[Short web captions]
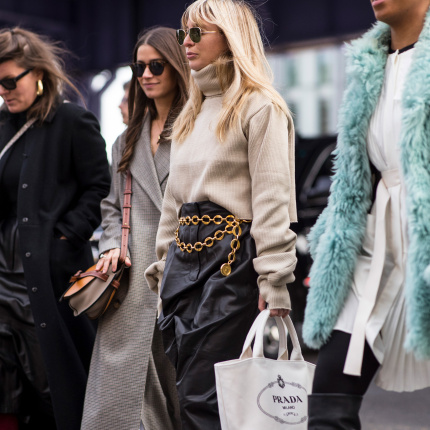 Street fashion: New York Fashion Week jesień-zima 2019/2020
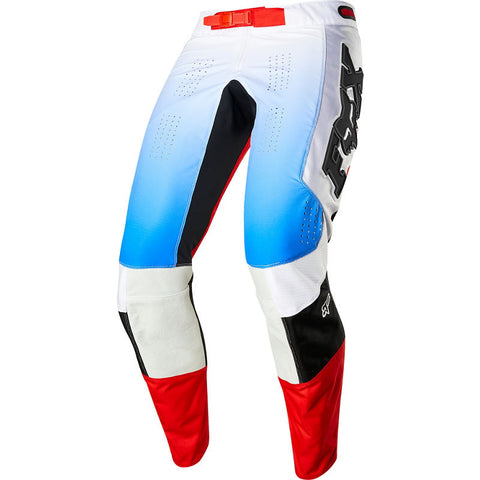 FOX 360 LINC BLUE/RED PANT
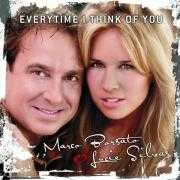 Coverafbeelding Marco Borsato & Lucie Silvas - Everytime I Think Of You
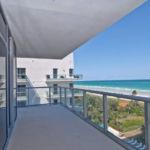 Caribbean Miami Beach Vacation Rentals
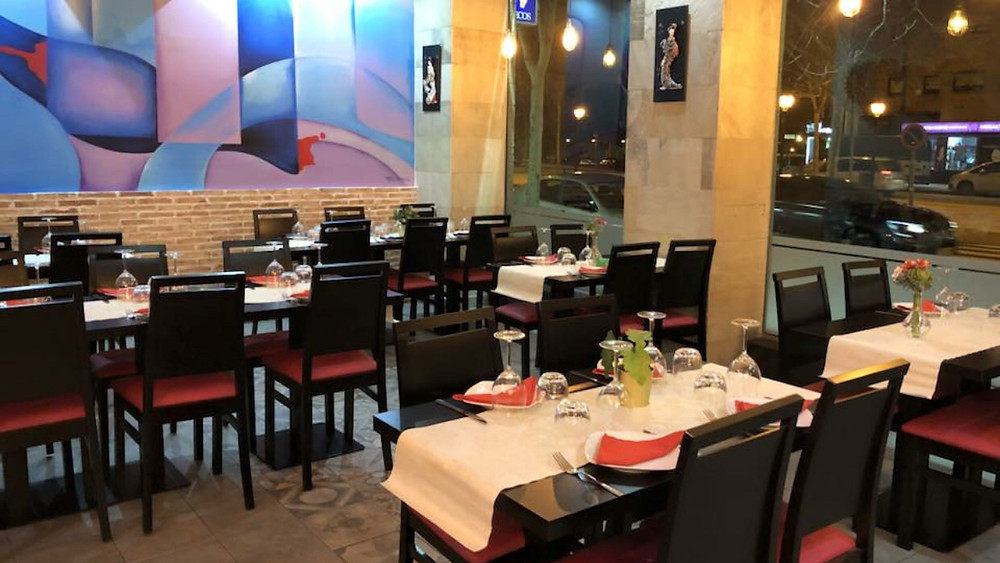 Shan, restaurante recomendado por www.madridmeenamora.com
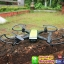 LH-X28 DJI Spark Clone+เซลฟี่โดรนรุ่นปรับกล้อง thumbnail 15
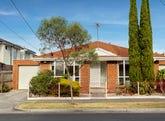 87 Hubert Avenue, Glenroy, Vic 3046
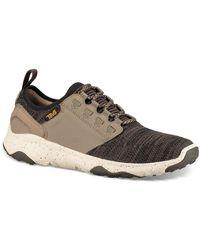 Teva - Arrowood 2 Knit Sneaker - Lyst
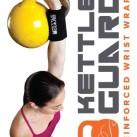 KettleGuard lifter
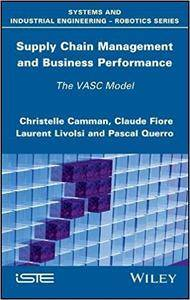 Supply Chain Management and Business Performance: VACS Model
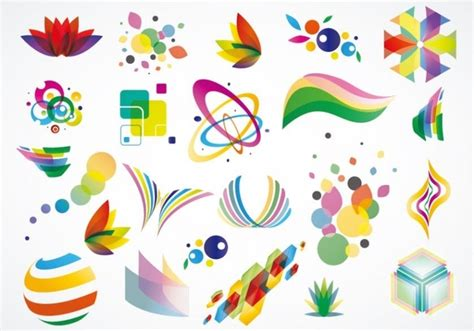 Colorful Logo Design Elements Vector Set | colorful logo design elements vector set free vector in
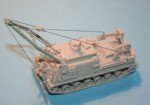 1-87-M88A1O-Tank-Recovery-vehicle-Austrian-Army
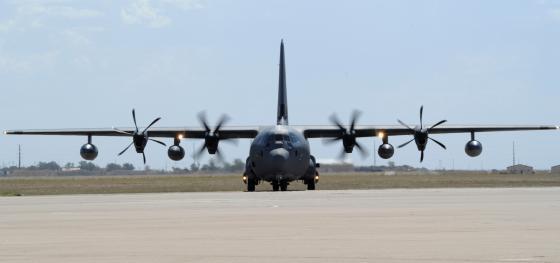 MC-130J_Commando_II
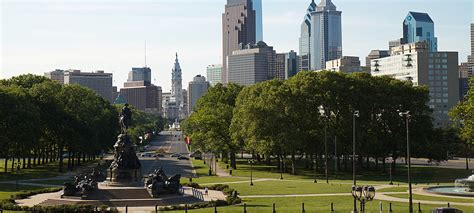 City Of Philadelphia Property Tax Records Sense Of The Philadelphia Tax Rate Philadelphia Coldwell Banker Blue Matter
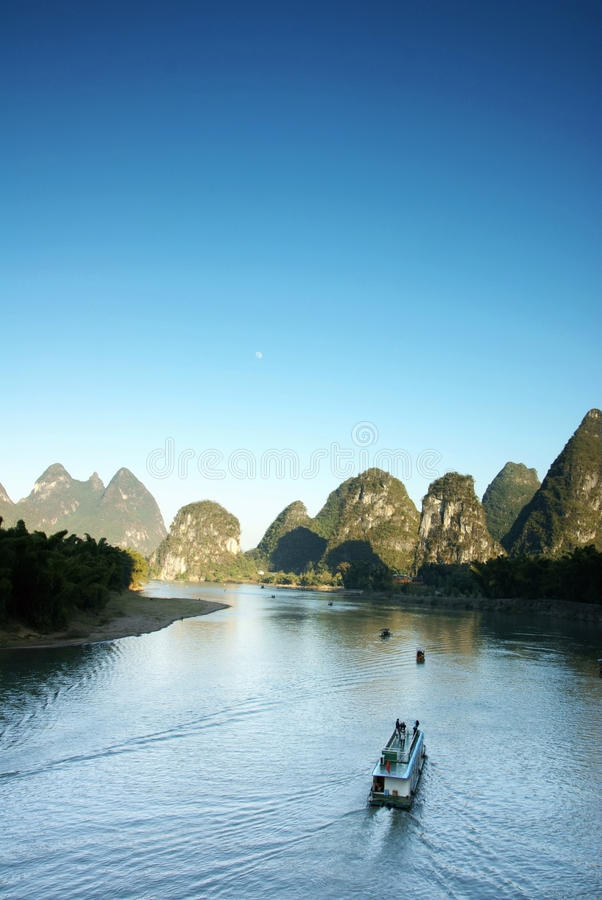 yangshuo ποταμών της Κίνας lijiang στοκ φωτογραφίες με δικαίωμα ελεύθερης χρήσης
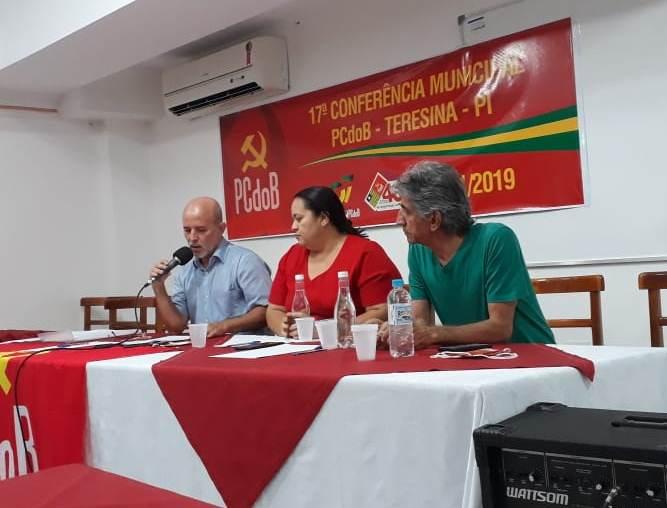Durante encontro, PCdoB elege nova diretoria em Teresina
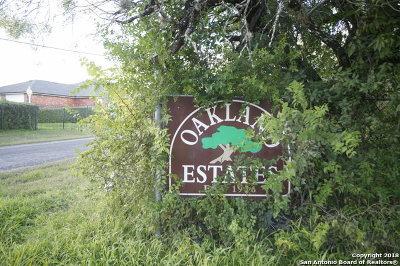San Antonio Residential Lots & Land Back on Market: 5679 Encino Park Rd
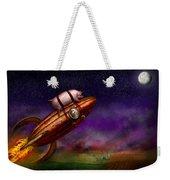 Flying Pig - Rocket - To The Moon Or Bust Weekender Tote Bag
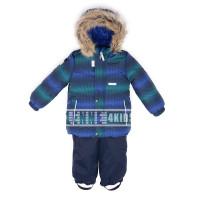 LENNE FRANKY комплект зимний для мальчика 20318-4230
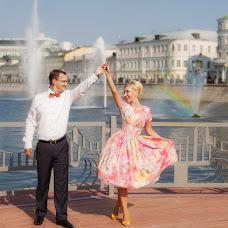 Wedding photographer Olga Kulikova (OlgaKulikova). Photo of 19.04.2015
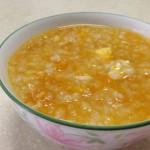 -綠姑娘-南瓜蛋黄小米粥的做法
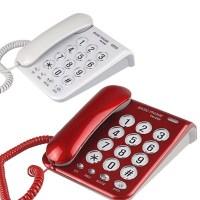 태경전자 TK-200 빅버튼 사무용 가정용 유선 키폰 집전화기 강력벨 유선전화기, TK-200 (화이트) (TOP 3305707)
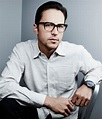 Cary Fukunaga Goes to War in Beasts of No Nation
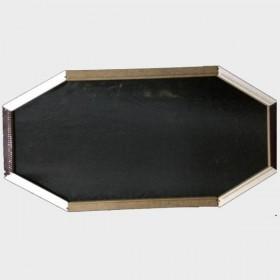 İki Ucu Yıldızlı Masa  - Yıldızlı Şömen (134x60)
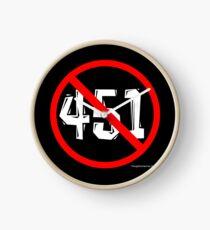 NO 451! Clock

EXERCISE GOAL: Could you please repeat the entries above exactly, with every picture left out?

ANSWER BELOW:
 Street fashion: New York Fashion Week jesień-zima 2019/2020
 FOX 360 LINC BLUE/RED PANT
 Coverafbeelding Marco Borsato & Lucie Silvas - Everytime I Think Of You
 Caribbean Miami Beach Vacation Rentals
 Shan, restaurante recomendado por www.madridmeenamora.com
 LH-X28 DJI Spark Clone+เซลฟี่โดรนรุ่นปรับกล้อง thumbnail 15
 87 Hubert Avenue, Glenroy, Vic 3046
 Teva - Arrowood 2 Knit Sneaker - Lyst
 KettleGuard lifter
 Supply Chain Management and Business Performance: VACS Model
 Colorful Logo Design Elements Vector Set | colorful logo design elements vector set free vector in
 1-87-M88A1O-Tank-Recovery-vehicle-Austrian-Army
 MC-130J_Commando_II
 City Of Philadelphia Property Tax Records Sense Of The Philadelphia Tax Rate Philadelphia Coldwell Banker Blue Matter
 yangshuo ποταμών της Κίνας lijiang στοκ φωτογραφίες με δικαίωμα ελεύθερης χρήσης
Durante encontro, PCdoB elege nova diretoria em Teresina
San Antonio Residential Lots & Land Back on Market: 5679 Encino Park Rd
 Flying Pig - Rocket - To The Moon Or Bust Weekender Tote Bag
 LENNE FRANKY комплект зимний для мальчика 20318-4230
 Wedding photographer Olga Kulikova (OlgaKulikova). Photo of 19.04.2015
 -綠姑娘-南瓜蛋黄小米粥的做法
 태경전자 TK-200 빅버튼 사무용 가정용 유선 키폰 집전화기 강력벨 유선전화기, TK-200 (화이트) (TOP 3305707)
 Cary Fukunaga Goes to War in Beasts of No Nation
 İki Ucu Yıldızlı Masa  - Yıldızlı Şömen (134x60)
 NO 451! Clock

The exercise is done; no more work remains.